We know that Standard Deviation tell us about how spread out the data is in other words how much our data points deviates from mean on average. Whereas, Variance is nothing but the square of the Standard Deviation it also help us to understand the correlation b/w variables.

Anova also help us to find the correlation b/w the variables.

When we use Anova we end up with the value known as F Ratio or F Statistic. This tells us how confidentially we can say there is a correlation b/w the variables. There is a Null Hypothesis which says there is no correlation b/w Variable and Alternate Hypothesis saying there is correlation b/w Variable. Just like p-value is less than significant level here similarly if F ratio is less than significant level than we will reject the Null Hypothesis and accept the Alternate Hypothesis.

When we can use Anova Test if your features are Numerical and Target Variable is Categorical or Numerical then we can use the Anova Test.

Image description

How Anova Selection for Feature Selection?

The thing is the F Ratio is calculate for each feature with the Target variable. We select the features with the highest F Ratio/Score as they are the most important.

Embedded Methods

These methods actually involves the model. The model is used with the goal of optimising by selecting the best features. For example: Decision Tree each time we split the node we compare all the different features to select the feature with maximum information gain. So, our goal is to find the features which maximize the information gain when we use it for splitting. We can say that decision tree is actually selecting features while growing the tree. We will be selecting the features that result in most information gain. Usually the features which are used more higher up are the most important one as they have the maximum information gain in the decision tree.

This is just one of the many examples. We will look each of them in great details in the upcoming blogs.

Wrapper Methods

They are based on our main objectives. For instance if we are interested in improving our prediction performance or time of prediction or may be training time. So, we may have different best features depending upon our objective.

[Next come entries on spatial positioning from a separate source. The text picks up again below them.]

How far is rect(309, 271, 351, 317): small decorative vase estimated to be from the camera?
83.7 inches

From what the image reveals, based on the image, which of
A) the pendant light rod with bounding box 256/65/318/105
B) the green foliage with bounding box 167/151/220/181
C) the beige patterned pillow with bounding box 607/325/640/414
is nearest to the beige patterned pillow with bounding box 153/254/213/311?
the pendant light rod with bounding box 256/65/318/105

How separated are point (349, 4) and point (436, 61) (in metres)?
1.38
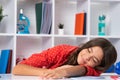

What we do is basically we fit our models based on different subsets of features. And, see what are the values/performance of the model using different subsets as per our main objective. This help us selecting the best features.

The Wrapper Method is really expensive as it takes a lot of time to compute the result for each subset of the features as compare to the Univariate Statistics such as variance. So it's quite computationally expensive but it's also very good as it is directly dealing with the intended results.